We can compute the score of this motif against all the sequences and get an estimate of how likely it is to bind:

In [None]:
motif_scores = get_motif_scores(sequences, ctcf_pwm)
# we adjust the score for sequence length
adjusted_scores = motif_scores-np.logaddexp(motif_scores, ctcf_motif.length*np.log(0.25))

# assume that a score higher than 0.9 means that CTCF is likely to bind
sites = adjusted_scores > np.log(0.9)
print(sites)

The `sites` variable is now a boolean mask with True where we have predicted that the motif will bind.

**TASK**

* How many peaks have at least one predicted binding site?
* Also compute the number as a ratio of the total number of peaks

## Part 5: Bonus task

We hyphotesize that there is another transcription factor that often bind to the same regions as CTCF. Since we are able to get the motifs of other transcription factors, we can try to do the same analysis as above with motifs of other transcription factors and see if any seem to give high scores inside CTCF peaks.

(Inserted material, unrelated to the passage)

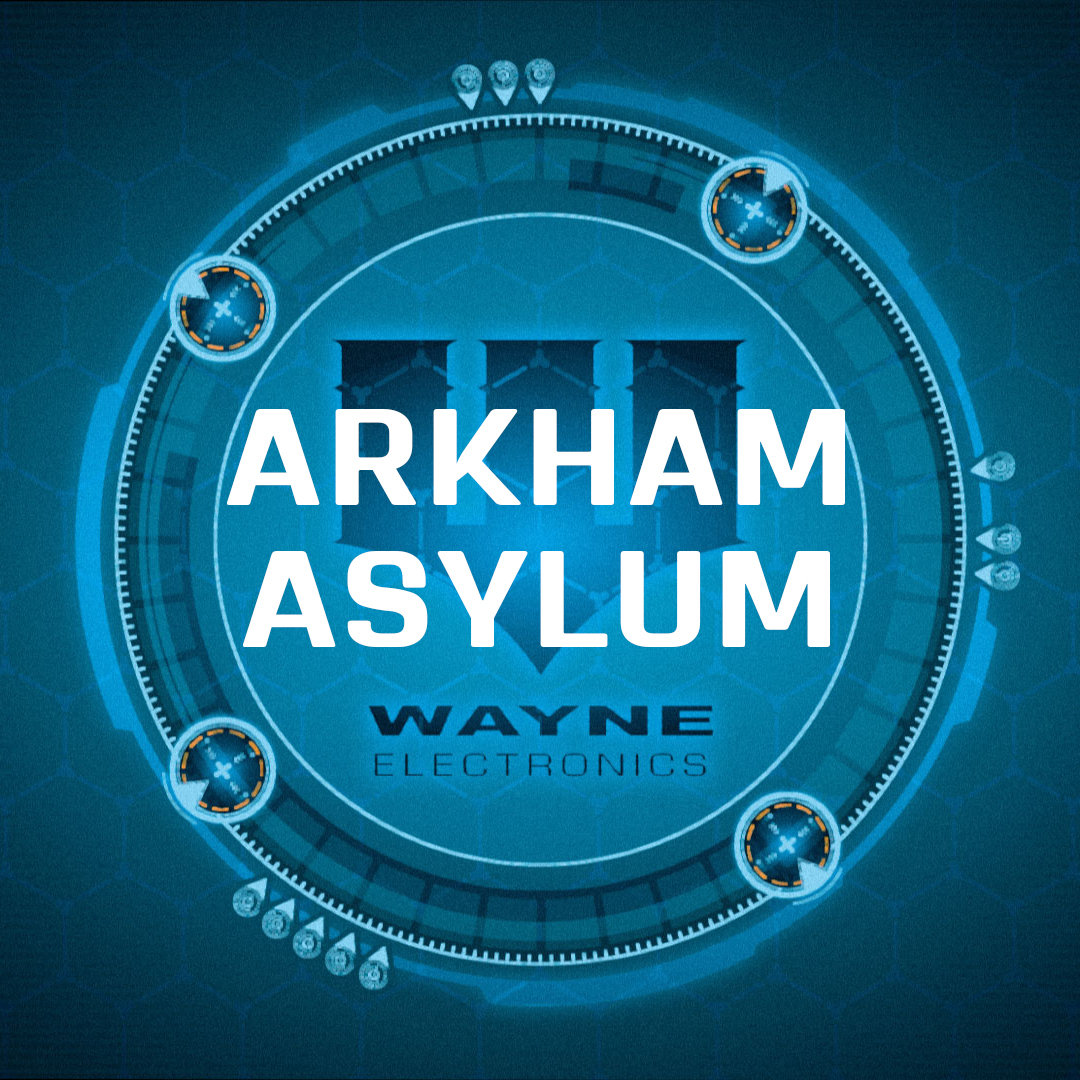 Batman: Gotham City Chronicles - Arkham Asylum booklet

* Fetch motifs for other transcription factors from Jaspar (see code below)
* For each motif, find the ratio of peaks with a match
* Try to see if one of the motifs has a high ratio of matches

Start by fetching a bunch of motifs:

In [None]:
tfs = ["CREM", "ZNF263", "FOXA1", "NR3C1"]
for tf in tfs:
    # get motif, analyse
    print(tf)

PS: You can also get all human motifs from the Jaspar database with `human_motifs = jaspar_object.fetch_motifs(collection="CORE", species=["9606"])`, but analysing all of these might take some time.